Wednesday, September 23, 2009
Memorable Quotes 2 - "The Inheritance of Loss" by Kiran Desai
Year by year, his life wasn't mounting to anything at all; in a space that should have included family, friends, he was the only one displacing the air.
Shouldn't he return to a life where he might slice his own importance, to where he might relinquish this overrated control over his own destiny and perhaps be subtracted from it's determination altogether? He might even experience that greatest luxury of not noticing himself at all.
All the NRIs holding their green cards and passports, looked complacent and civilized. that's just how it was, wasn't it? Fortune piled on more good fortune.
And they couldn't wait for the shopping-"Shopping ke liye jaayengey, bhel puri khaenge... dollars mein kamaenge, pum pum pum. Only eight rupees to the tailor, only twenty-two cents!" they would say, triumphantly translating everything to American currency;and while the shopping was converted into dollars, tips to the servants would be calculated in local currency:"Fifteen hundred rupees, is he mad? Give him one hundred, even that's too much."
A Calcutta sister accompanying a Chicago sister "getting value for her daaller, getting value for her daaller," discovering the first germ of leprous, all-consuming hatred that would in time rot the families irreversibly from within.
He knew what his father thought: that immigration, so often presented as a heroic act, could just as easily be the opposite; that it was cowardice that led many to America; fear marked the journey not bravery; a cockroachy desire to scuttle to where you never saw poverty, not really, never had to suffer a tug of conscience; where you never heard the demands of servants, beggars, bankrupt relatives, and where your generosity would never be openly claimed; where by merely looking after your own wife-child-dog-yard you could feel virtuous.

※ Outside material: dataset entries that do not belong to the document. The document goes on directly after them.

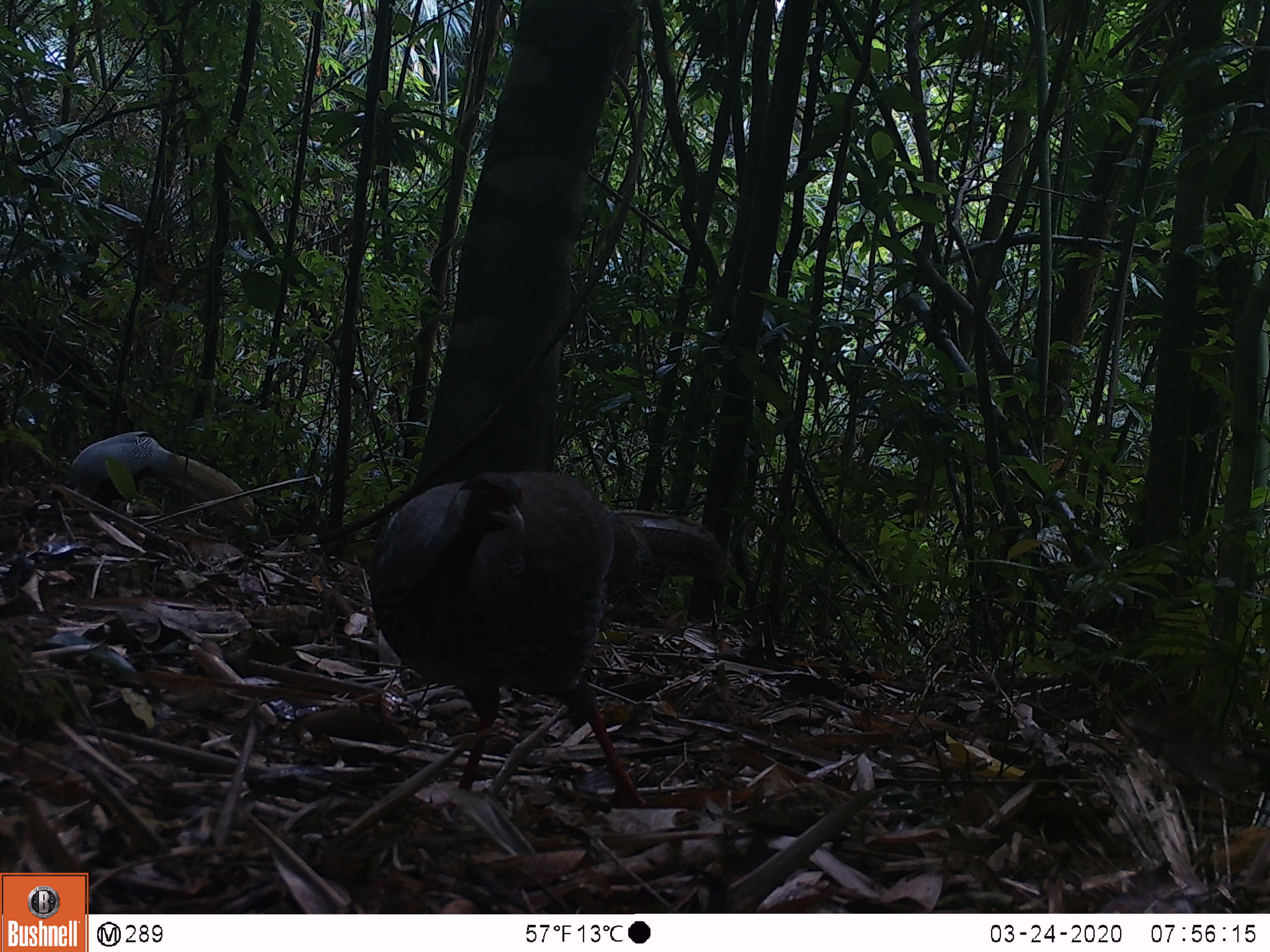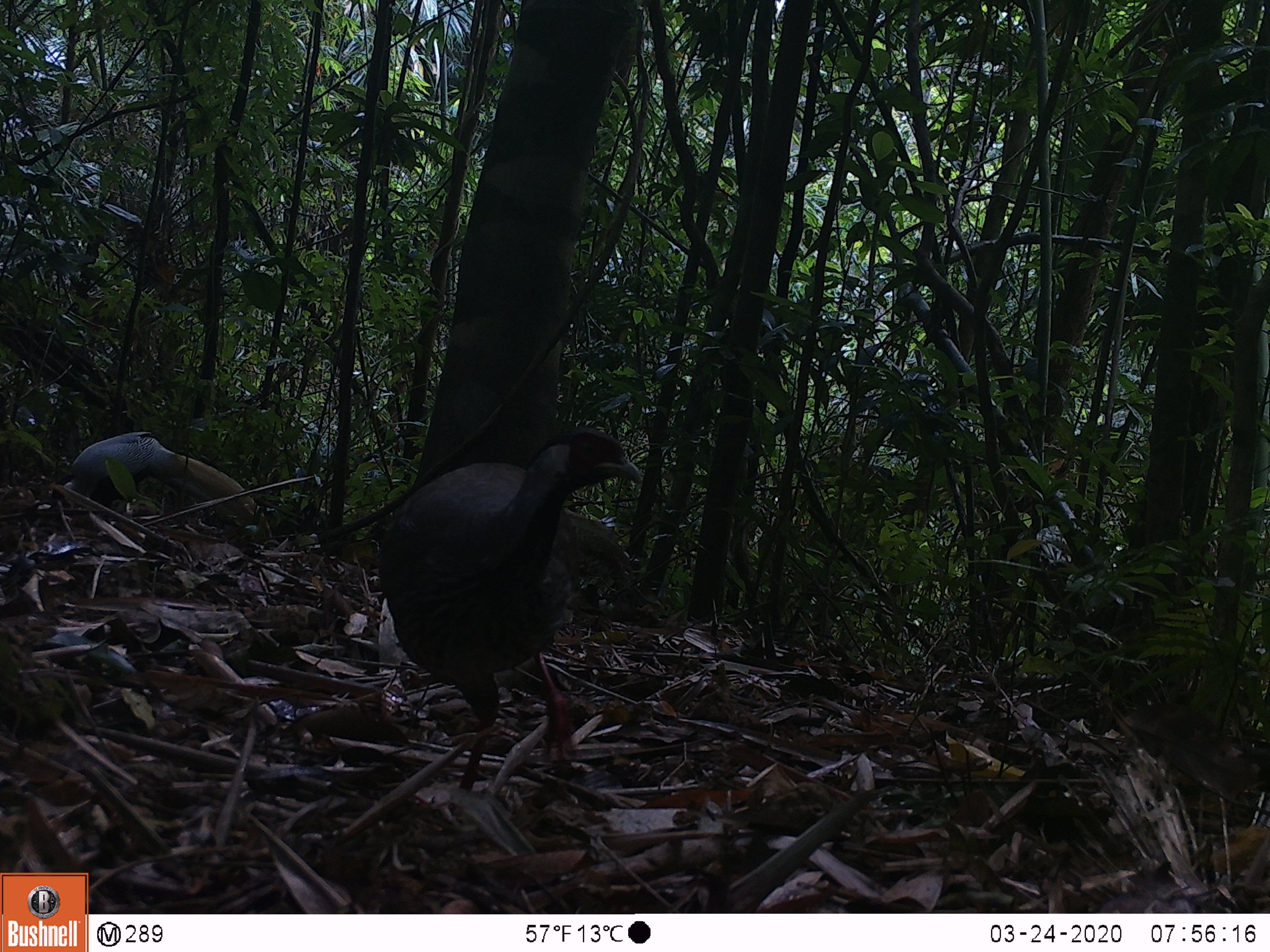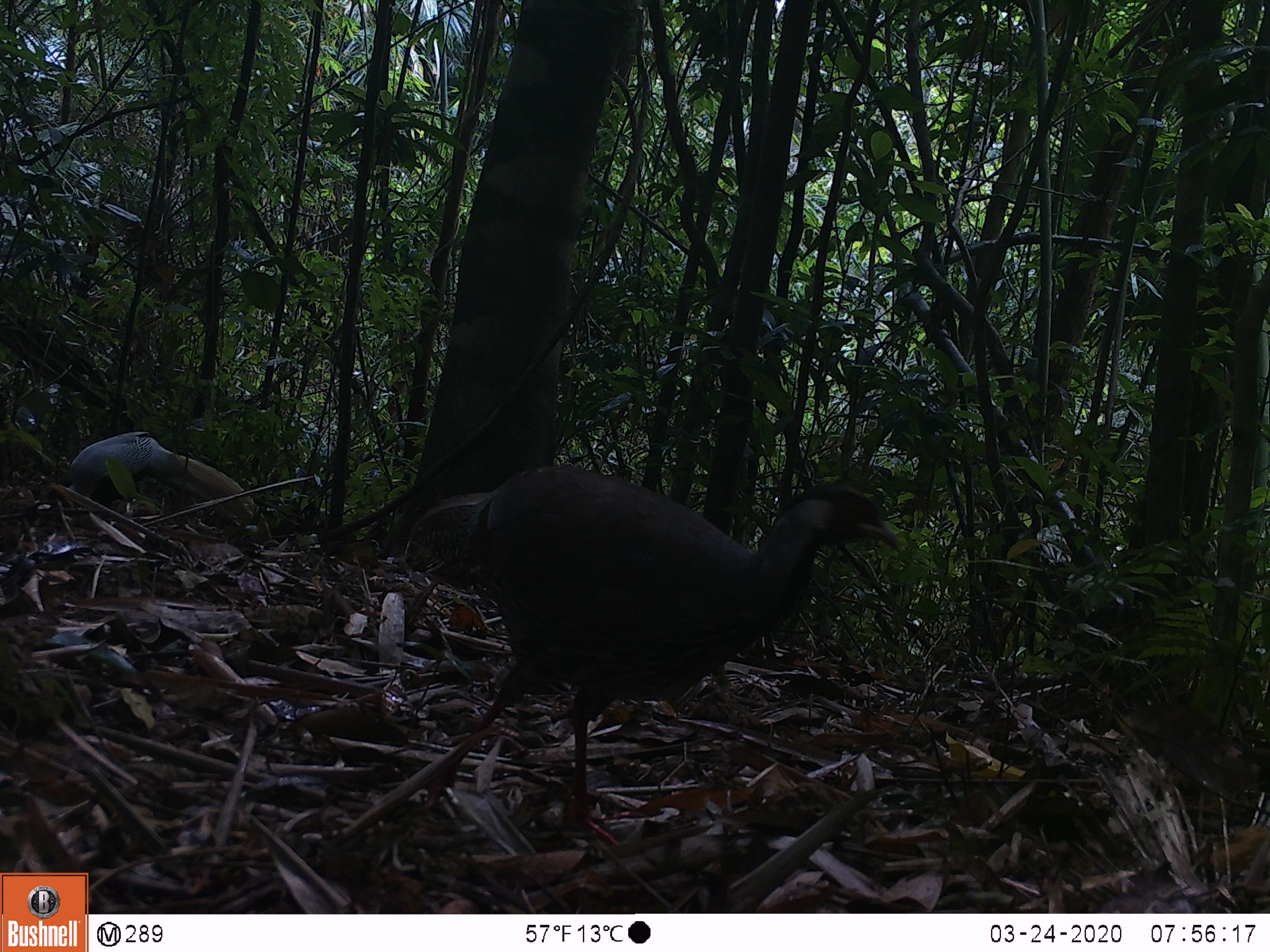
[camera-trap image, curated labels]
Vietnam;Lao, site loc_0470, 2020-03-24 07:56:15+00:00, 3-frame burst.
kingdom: Animalia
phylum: Chordata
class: Aves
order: Galliformes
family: Phasianidae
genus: Lophura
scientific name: Lophura nycthemera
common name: silver pheasant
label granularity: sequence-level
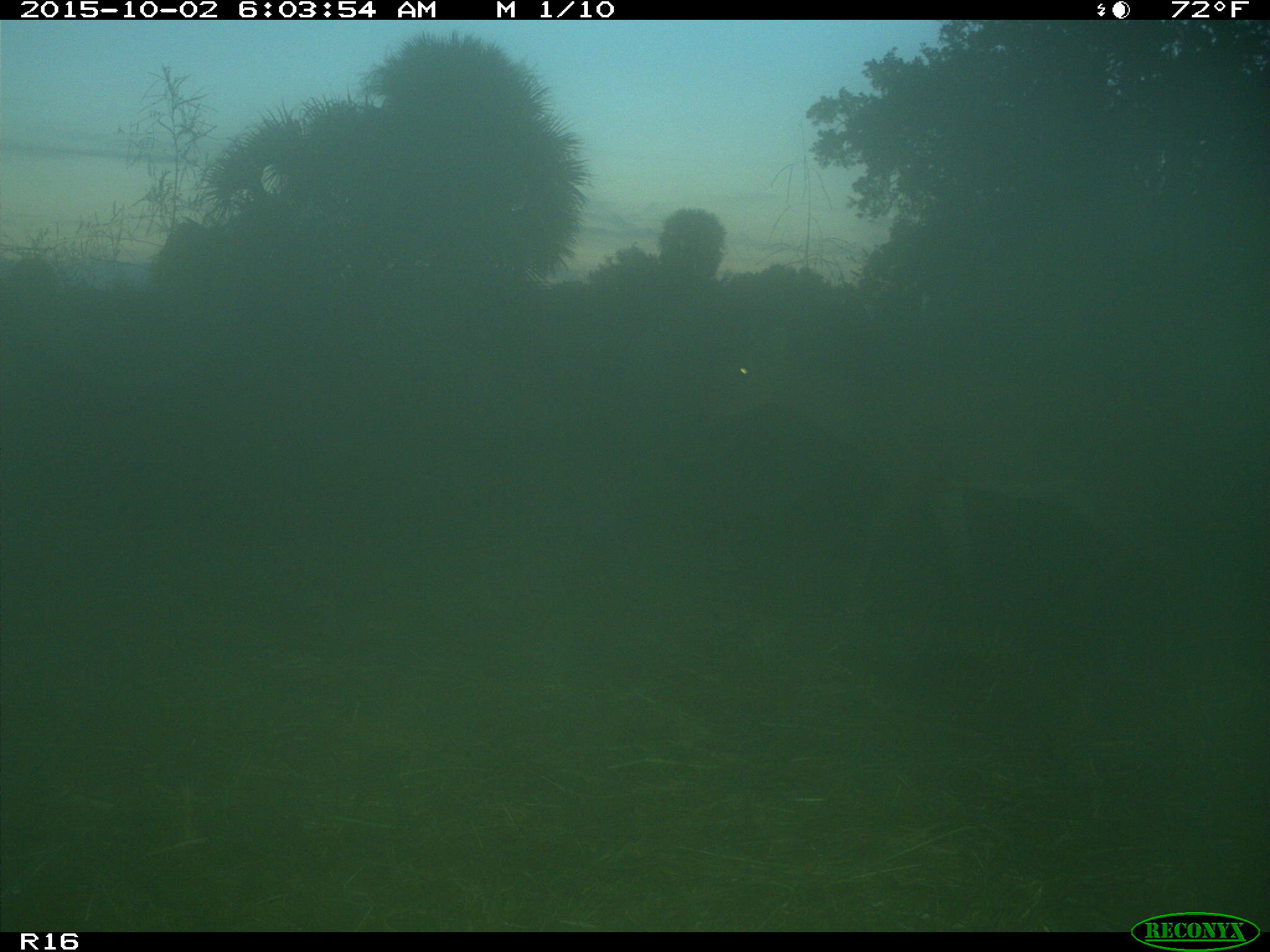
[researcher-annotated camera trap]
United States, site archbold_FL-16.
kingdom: Animalia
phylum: Chordata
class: Mammalia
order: Artiodactyla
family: Cervidae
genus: Odocoileus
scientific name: Odocoileus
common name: deer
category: unidentified deer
Unidentified deer (deer) (Odocoileus).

One true thing Jemubhai learned: a human heart can be transformed into anything. It was possible to forget if not essential to do so.
She felt grateful for the greatness of this landscape, walked on trying to recover the horizon-for it felt as if the space bequeathed her at the end of a romance that had promised a wide vista-well it was nonexistent. Sadness was claustrophobic.,
What could his father have known? This way of leaving your family for work had condemned them over several generations to hav their hearts always in other places, their minds thinking about people elsewhere; they could never be in a single existence at one time. How wonderful it was going to be to have things otherwise?
The five peaks of Kanchenjunga turned golden with the kind of luminous light that made you feel, if briefly, that truth was apparent. All you needed to do was to reach out and pluck it.